Text section:
☆ ☆ ☆ ☆

My sister took this photo as French Bakery Belen approached her vessel.  I choose it here because its location may surprise you.  I’ll reference the photos below if you want to know context.  My take on this photo is to prepare for surprise;  assume nothing.  I think I should say assume carefully, because we all make thousands of assumptions each day.

Photos of an odd barge came to my attention this year, thanks to Isaac Pennock.   Here it’s pushed southbound in the Oswego Canal;  note the outdoor helm.   From Oswego, it took the Erie Canal and the Hudson River before it transited the sixth boro and puzzled a lot of folks.  The moral of the story is that there’s always a story and it’ll make sense. 

That barge now is here, which I’ve yet to set foot on.  Maybe 2021 will change that.  Click here to see before and after.  Think caterpillar-to-butterfly.

Unlike the salty sixth boro, freshwater inland waterways freeze sooner and stay frozen longer.  This ATB is loading iron ore near Duluth, all that ice notwithstanding.  Today, that same vessel is pushing ore across Lake Superior most likely toward Lake Michigan.  Spend New Year’s Eve at the Soo and you’ll see them transit, definitely more exciting than watching a dropping ball …

The world wide web depends on wires, and they’re under the oceans, and vessels like these operated by US mariners set and maintain them.  Hello everywhere and anywhere.

After an ocean voyage, Sheri Lynn S is splashing into the Saint Lawrence River, and the start of its first river trip since transiting downstream the Yangtze.  It’s been working in the Great Lakes system ever since.

This ghostly white vessel marked a time this 2020 year that everything changed.  USNS Comfort was surely not a silver bullet, but on that day in March, it was a psychological boost.

And here’s an example of what else changed:  note the crew welcoming the docking pilot . . .   masked, as have been essential workers, including those on the water, ever since.

Tugster is fortunate to sometimes physical distance, escape to places where population density is a small decimal of one percent of what it is in the six boros. It’s one thing to be a hermit in the boros, and another thing to be such in places like this.

Up the Hudson, Slater here is about to do-si-do and then promenade grand right and left  all the way south to the KVK for some upgrades.

☆ ☆ ☆ ☆

Information given:

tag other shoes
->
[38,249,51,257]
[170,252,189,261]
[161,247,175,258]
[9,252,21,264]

☆ ☆ ☆ ☆

What is asked:
1. Transcribe the passage of the waterways post starting at "This ghostly white" and ending at "a psychological boost.".
2. Write the next part of the waterways post, picking up after its last sentence.

Task responses:
1.
This ghostly white vessel marked a time this 2020 year that everything changed.  USNS Comfort was surely not a silver bullet, but on that day in March, it was a psychological boost.

2.
Pilgrim somehow managed to transit the sixth boro without being detected.  The round-the-world traditional Russian vessel is now on the hard in Duluth, while its mariners raise funds to put it on a truck to the Salish Sea so that it can get back to its starting point in Russia.  I’m amazed that in 2020 this project happened as much as I’m amazed by the warm welcome they received as they traversed NYS on the Erie Canal. Here‘s their website, and there’s a button to push to read in English.

Steve Munoz sent along a lot of interesting photos this year, and I’m grateful.  Below, that’s the September 2001 Great North River Tugboat Race . . . and the water thrusters are on Z-Two. More photos here. One thing I recall from Steve is his observation that as they passed the WTC, no one imagined that a few days on, they would fall, at great human toll.  This gets back to the “assume nothing” and carpe diem every diem.

Since I’ve broached the Latin here, how about this one:  diligenter inspicere.  [That’s for all you Latin lovers.  Did you catch the story about Latin lover number one being a victim of 2020?  If not, we’ve lost a great one.]  If you’ve a chance to read his obit in the NYTimes, it’s a great obit.  Here are two excerpts:  “Reginald Foster, a former plumber’s apprentice from Wisconsin who, in four decades as an official Latinist of the Vatican, dreamed in Latin, cursed in Latin, banked in Latin and ultimately tweeted in Latin, died on Christmas Day at a nursing home in Milwaukee. He was LXXXI. ”  and   “Father Foster was indeed a monk — a member of the Discalced Carmelite order — but he was a monk who looked like a stevedore, dressed like a janitor, swore like a sailor (usually in Latin) and spoke Latin with the riverine fluency of a Roman orator.”  THAT is an obit!!

But I digress, or in Latin my machine translator tells me it might be paenitet, magnum excessu.  

Getting back to the next photo . . . what is that cargo top center of the load?  If you’ve forgotten what those odd pieces of cargo were, check here. More diligenter inspicere in 2021!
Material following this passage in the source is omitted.